Abandoning Leverage for Ground Truth Proximity

Jonathan shares a fundamental operating philosophy shift: "I used to believe that to build a enduring valuable company, you hire a strong exact team and operate with a lot of leverage. Basically, hire strong people and get out of the way. I used to believe that. Now I believe you hire great people and work really closely with them and their directs and their directs and get as close to the ground as you can, where ground truth usually exists with the customers" [01:12:40]. This anti-delegation approach, inspired by Elon Musk, prioritizes deep involvement in critical details.

Data-Driven Feedback Loops as Moat

When asked about moats in an AI world, Jonathan emphasized: "I think one mode will be data-driven feedback loops. For example, one reason Google had such a great lead in search for a while was these data-driven feedback loops that come from people using your product and generating data that gives you the algorithm developer a high quality gradient for which direction to step in" [00:29:18]. The advantage isn't the algorithm but the quality of improvement signals from real-world deployment.

6. Overlooked Insights

Revenue Concentration as Feature, Not Bug in AI Infrastructure

While Harry pressed on revenue concentration risk (working with only 7-8 frontier labs), Jonathan made a remarkable comparison that went largely unexplored: "The last time I checked, like I was told that NVIDIA for NVIDIA, 39% of their revenue comes from two clients.

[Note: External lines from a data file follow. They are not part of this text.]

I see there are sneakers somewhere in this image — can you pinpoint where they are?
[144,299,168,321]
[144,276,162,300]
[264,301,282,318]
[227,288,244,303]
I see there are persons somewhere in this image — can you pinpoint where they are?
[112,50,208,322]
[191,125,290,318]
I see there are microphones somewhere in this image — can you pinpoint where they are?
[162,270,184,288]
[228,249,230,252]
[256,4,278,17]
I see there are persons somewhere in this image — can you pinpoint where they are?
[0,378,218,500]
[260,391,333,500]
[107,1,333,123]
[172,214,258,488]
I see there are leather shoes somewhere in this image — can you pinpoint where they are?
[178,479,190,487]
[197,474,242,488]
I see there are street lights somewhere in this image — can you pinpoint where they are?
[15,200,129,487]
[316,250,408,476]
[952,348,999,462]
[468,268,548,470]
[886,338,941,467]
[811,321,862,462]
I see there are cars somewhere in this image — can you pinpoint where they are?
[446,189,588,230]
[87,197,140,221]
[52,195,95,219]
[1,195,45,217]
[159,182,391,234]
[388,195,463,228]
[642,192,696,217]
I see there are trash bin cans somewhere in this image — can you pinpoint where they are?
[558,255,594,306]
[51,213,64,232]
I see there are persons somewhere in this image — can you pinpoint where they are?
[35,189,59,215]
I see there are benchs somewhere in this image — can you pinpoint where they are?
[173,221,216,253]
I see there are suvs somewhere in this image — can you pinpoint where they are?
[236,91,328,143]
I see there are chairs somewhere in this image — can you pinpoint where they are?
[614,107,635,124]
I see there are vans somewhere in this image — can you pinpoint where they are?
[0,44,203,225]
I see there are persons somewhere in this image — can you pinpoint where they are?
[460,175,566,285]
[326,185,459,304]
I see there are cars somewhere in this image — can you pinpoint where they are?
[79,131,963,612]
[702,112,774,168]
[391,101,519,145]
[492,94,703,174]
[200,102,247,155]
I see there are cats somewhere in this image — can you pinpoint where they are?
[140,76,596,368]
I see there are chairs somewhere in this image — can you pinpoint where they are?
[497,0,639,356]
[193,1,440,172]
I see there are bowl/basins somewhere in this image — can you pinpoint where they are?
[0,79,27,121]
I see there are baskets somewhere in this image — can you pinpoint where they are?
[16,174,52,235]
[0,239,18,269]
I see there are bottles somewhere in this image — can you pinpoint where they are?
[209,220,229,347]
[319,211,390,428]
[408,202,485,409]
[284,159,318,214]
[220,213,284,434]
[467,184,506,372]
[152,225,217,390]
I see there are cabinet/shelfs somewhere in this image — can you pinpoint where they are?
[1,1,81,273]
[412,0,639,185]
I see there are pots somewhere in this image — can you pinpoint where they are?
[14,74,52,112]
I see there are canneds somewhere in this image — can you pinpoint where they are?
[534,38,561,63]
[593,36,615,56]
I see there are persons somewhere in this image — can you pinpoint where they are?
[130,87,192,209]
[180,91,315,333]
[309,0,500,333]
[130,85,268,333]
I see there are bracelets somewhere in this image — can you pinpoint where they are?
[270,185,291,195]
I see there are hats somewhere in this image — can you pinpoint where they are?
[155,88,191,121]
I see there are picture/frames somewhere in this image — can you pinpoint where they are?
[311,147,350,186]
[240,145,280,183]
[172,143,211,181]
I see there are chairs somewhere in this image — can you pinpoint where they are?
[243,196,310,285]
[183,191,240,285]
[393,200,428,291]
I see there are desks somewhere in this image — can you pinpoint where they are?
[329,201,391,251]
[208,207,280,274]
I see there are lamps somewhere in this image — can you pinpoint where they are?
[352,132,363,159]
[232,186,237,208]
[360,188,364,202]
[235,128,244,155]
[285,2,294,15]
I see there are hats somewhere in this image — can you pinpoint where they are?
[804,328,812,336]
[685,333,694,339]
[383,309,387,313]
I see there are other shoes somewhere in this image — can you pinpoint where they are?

And roughly 50% was like four clients" [00:41:23] for a $5 trillion company. This suggests AI infrastructure may inherently concentrate around frontier labs, similar to how compute concentrates, making this a permanent market structure rather than a transitional risk. The implication is that investors should evaluate AI infrastructure companies by different metrics than traditional B2B software.

Model Capability Overhang Creates Immediate Opportunity

Jonathan briefly mentioned but didn't fully develop: "There is a very significant model capability overhang. By that, what I mean is the models are capable of X but what we are getting out of the models is X minus delta. There is with the right agentics scaffold around these models in terms of the right system prompts, the right user prompts giving the models access to the right context, teaching the models how to acquire additional context, teaching the models how to use the right internal tools. There is significant amount of capability that can be unlocked with today's models" [00:44:55]. This suggests the biggest near-term opportunity isn't waiting for better models but better deployment infrastructure - a multi-billion dollar implementation gap that exists today with current technology.